“Everybody’s kind of boy… in everybody’s kind of movie! “
They sure knew how to pitch a film in the 60s. And for the most part, the pitch is justified as, although the film was made half a decade ago, it involves the viewers and teaches an important life lesson without the story becoming either boring or preachy.
Directed by Frank McDonald, Raymie is a movie titled after its main character, a nine-year-old boy who is an avid fisherman with a big dream: catching a legendary giant barracuda known as Old Moe.
Raymie is played by David Ladd, an actor who won the Golden Globe award as the “Best Newcomer of 1958” and stars in some of the most prominent Coming-of-Age classic films from the period – The Sad Horse, A Dog of Flanders, and Misty. David is the son of one of America’s best-known leading men — Alan Ladd. David went on to become a teenage idol and later an executive for MGM.
In Raymie, David embodies his character in a manner that evokes sympathy in the viewers, who either associate with the young boy on-screen or feel a nostalgic tinge. Raymie is not unlike many other boys portrayed in Coming-of-Age narratives from both the past and present. He’s without a father figure in his life, trying to do the right thing and learning new things day by day.
The 60s was a different time – when a knife would be a standard tool for any self-respecting adventurous youngster.
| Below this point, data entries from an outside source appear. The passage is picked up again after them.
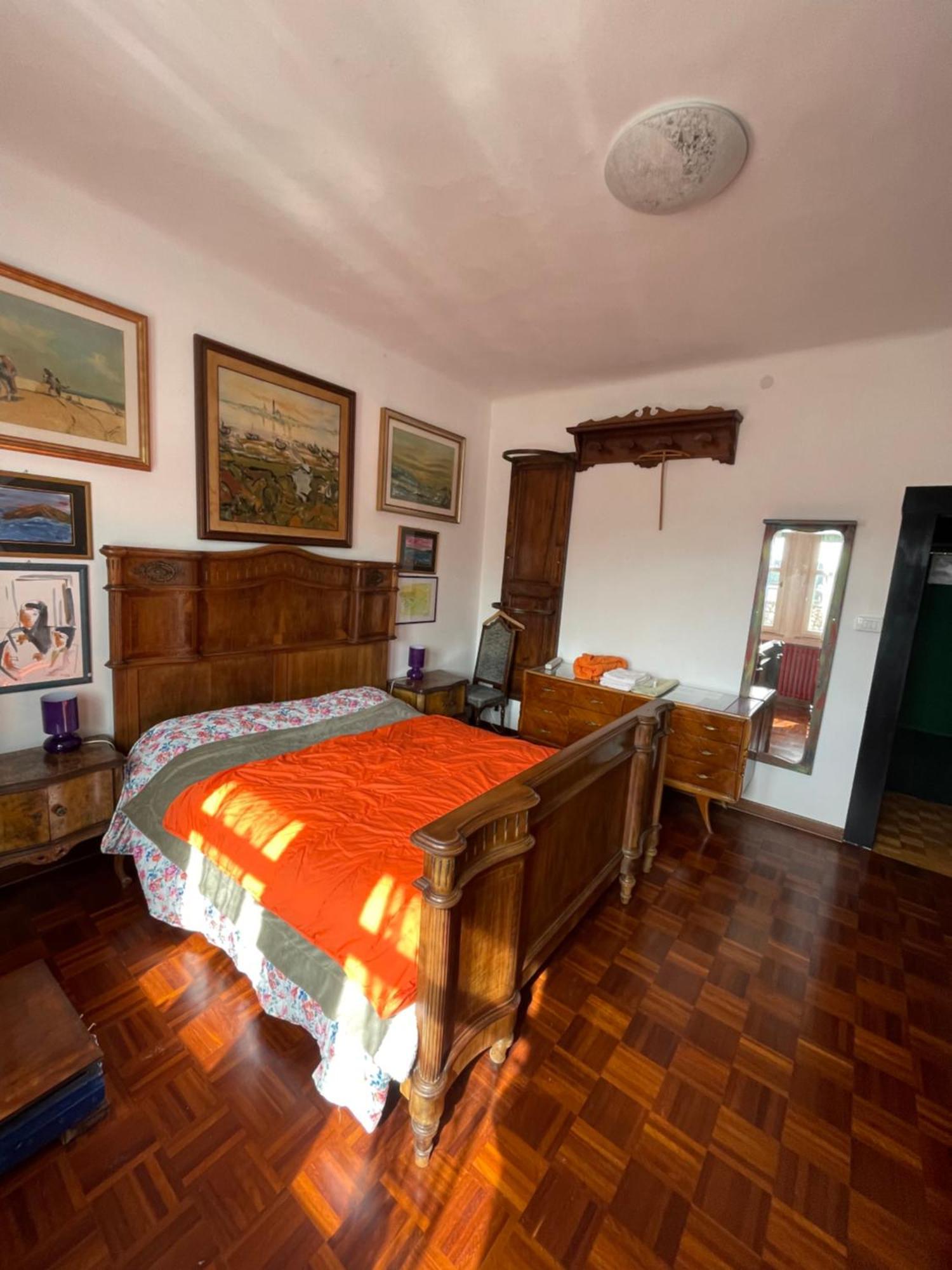 Apartmán Bellaolly Mestre Exteriér fotografie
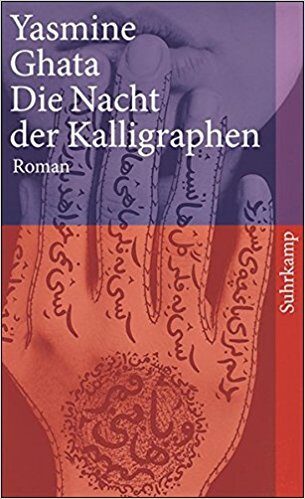 Die Nacht der Kalligraphen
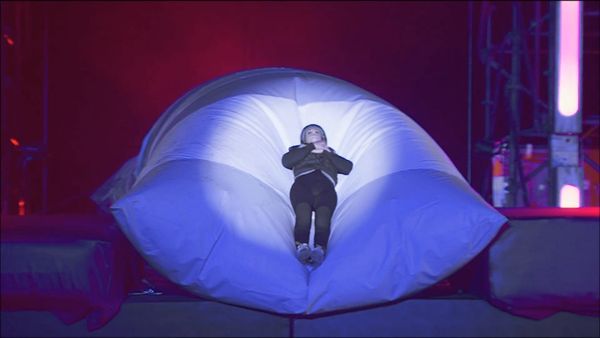 Wipeout USA - Regreso a la escuela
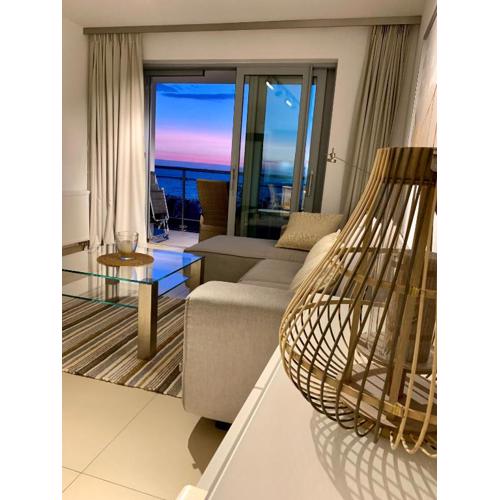 HOLIDAY HOME Wechta Baltic 608 z widokiem na morze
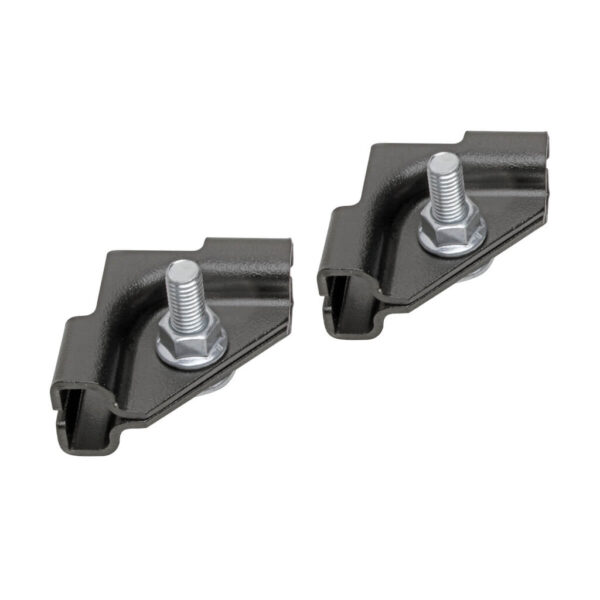 Tripp Lite series Junction-Splice Kit for 90-Degree Ladder Runway Connections - Hardware Included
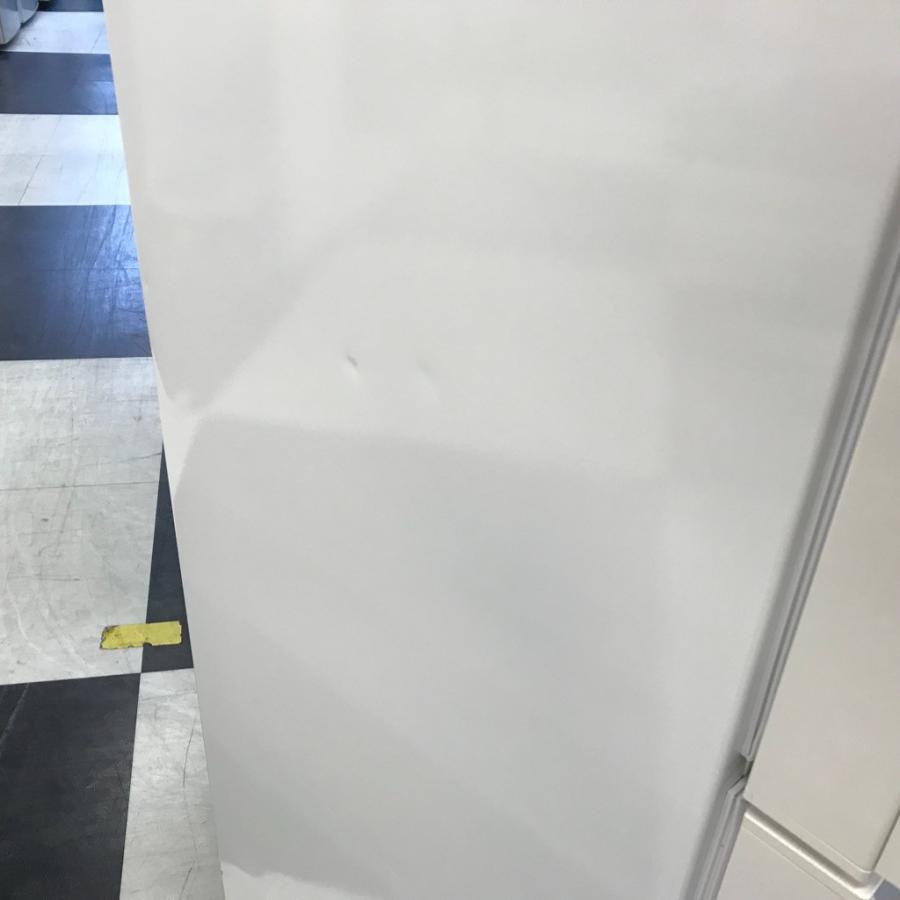 無印良品（MUJI） 中古 2ドア冷蔵庫 137L SMJ-14A 2009年製 : コスモ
Today, most viewers would not even have been born when the film was released, but somehow the way the story is told helps one to get an idea of the time and its values – some valid to this day. The storyline is simple but filled with allegories, undertones, and embedded life lessons that are the best things one can come away with having seen a Coming-of-Age film.
Not everything is perfect as the acting from the adult cast appears a bit forced at times, one can note they are acting. This is partly compensated for by the wonderful theme song, which I’m sure is the thing that will stay in the mind of viewers long after the final credits have rolled. As simple as the story is–it engages – emotionally and otherwise.